NEW YORK (Reuters Life!) - Chicago has come top of a global list of 29 cities where men would most like to live, boosted by Barack Obama’s presidential victory.
The inaugural list by men’s website AskMen.com put Chicago on top when comparing eight rating categories — 2009 livability, sports and entertainment, culture, fashion, sex and dating, health, power and money and the good life.
Ratings took into account a list of factors including the rate of unemployment, income growth, ratios of single women to men, the cost of a pint of beer and the rate of male heart disease. An initial list of 60 was cut to 29, led by Chicago.
“Chicago in recent years has really emerged as a favorite city among men due to its good neighborhood scene, a beautiful lake and backdrop, and the balance between fine arts and sport,” said AskMen.com’s editor-in-chief James Bassil.

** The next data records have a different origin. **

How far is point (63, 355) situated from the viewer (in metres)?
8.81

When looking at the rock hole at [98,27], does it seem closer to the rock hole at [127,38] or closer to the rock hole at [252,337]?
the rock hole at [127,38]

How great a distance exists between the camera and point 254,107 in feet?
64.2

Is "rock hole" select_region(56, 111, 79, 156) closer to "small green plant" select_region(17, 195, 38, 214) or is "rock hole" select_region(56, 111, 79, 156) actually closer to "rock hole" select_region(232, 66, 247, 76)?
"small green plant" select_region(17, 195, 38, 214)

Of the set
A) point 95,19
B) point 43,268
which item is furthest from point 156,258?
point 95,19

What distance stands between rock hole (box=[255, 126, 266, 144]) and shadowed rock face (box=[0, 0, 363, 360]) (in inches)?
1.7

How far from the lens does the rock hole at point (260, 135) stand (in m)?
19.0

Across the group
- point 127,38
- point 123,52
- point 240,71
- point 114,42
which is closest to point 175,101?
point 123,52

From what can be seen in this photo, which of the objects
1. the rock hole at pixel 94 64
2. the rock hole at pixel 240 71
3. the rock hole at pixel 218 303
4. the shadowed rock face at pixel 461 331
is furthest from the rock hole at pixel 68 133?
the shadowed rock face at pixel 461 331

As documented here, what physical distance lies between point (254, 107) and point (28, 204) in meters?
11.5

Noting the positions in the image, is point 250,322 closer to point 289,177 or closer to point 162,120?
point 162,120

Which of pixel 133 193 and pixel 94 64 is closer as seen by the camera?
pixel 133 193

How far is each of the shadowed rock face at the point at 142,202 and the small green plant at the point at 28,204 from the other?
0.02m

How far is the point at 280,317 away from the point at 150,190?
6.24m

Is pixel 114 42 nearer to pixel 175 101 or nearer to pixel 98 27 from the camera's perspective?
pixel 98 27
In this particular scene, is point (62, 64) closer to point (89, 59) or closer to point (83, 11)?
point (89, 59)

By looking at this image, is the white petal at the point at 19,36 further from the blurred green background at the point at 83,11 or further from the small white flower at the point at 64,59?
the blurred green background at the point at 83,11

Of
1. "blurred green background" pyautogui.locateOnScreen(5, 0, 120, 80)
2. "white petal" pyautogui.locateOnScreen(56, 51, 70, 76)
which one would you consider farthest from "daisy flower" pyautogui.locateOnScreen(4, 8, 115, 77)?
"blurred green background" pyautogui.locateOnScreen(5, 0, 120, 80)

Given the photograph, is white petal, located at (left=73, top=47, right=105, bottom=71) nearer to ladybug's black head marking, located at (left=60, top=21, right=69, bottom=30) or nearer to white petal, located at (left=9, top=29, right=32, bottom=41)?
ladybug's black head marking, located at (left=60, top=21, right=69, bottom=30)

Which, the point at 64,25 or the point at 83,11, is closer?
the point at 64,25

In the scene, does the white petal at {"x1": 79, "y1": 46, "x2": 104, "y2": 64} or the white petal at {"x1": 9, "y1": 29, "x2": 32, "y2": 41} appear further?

“The city also now has a renewed sense of civil pride because of Obama and its association with him and they are also having a great sports year. The city is at an intersection of all these positive things.”
Bassil said the recession may have had a negative impact on some of the cities on the list, such as London, New York and Paris, but they were still among the favored cities, coming fourth, sixth and tenth respectively.
Barcelona took second place in the list having always been high in the popularity stakes due its food and beaches while San Francisco came third, praised for its vibrant restaurant scene, arts festivals and continuing urban development.
“But then you see dark horses like Santiago and Panama City in the list too as there the cost of living is low and there is cool development and suddenly they are appropriate places to live in 2009,” said Bassil.
Rounding out the top 10 were Sydney, Berlin, Hong Kong, and Copenhagen .
Other to make the list, in numerical order, were Vancouver (11), Rome, Buenos Aires, Tokyo, Toronto, Miami, Madrid, Vienna, Los Angeles, Montreal, Panama City, Portland, Lyon, Melbourne, Tel Aviv, Santiago, Cape Town, Hamburg and Edinburgh.